## Directions
Starting with the line that contains "Le bateau gonflable", return every line through the end of the listing below exactly as written. Omit the pictures.

## Data extract
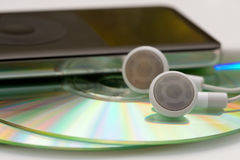 MP3 Music. MP3 player and ear phones on top of CDs Royalty Free Stock Photography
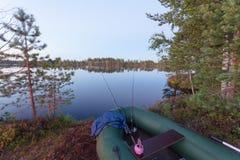 Le bateau gonflable avec deux tournant sur le lac au lever de soleil Images stock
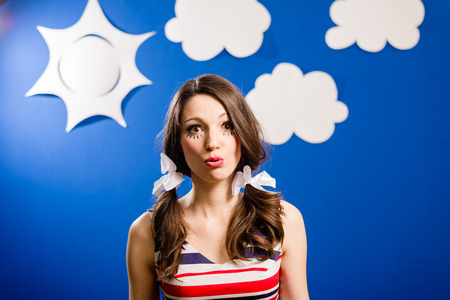 Portrait of happy smiling pretty young woman showing kissing lips over blue paper sky with white clouds copy space background Stock Photo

## Answer to the problem
 Le bateau gonflable avec deux tournant sur le lac au lever de soleil Images stock
 Portrait of happy smiling pretty young woman showing kissing lips over blue paper sky with white clouds copy space background Stock Photo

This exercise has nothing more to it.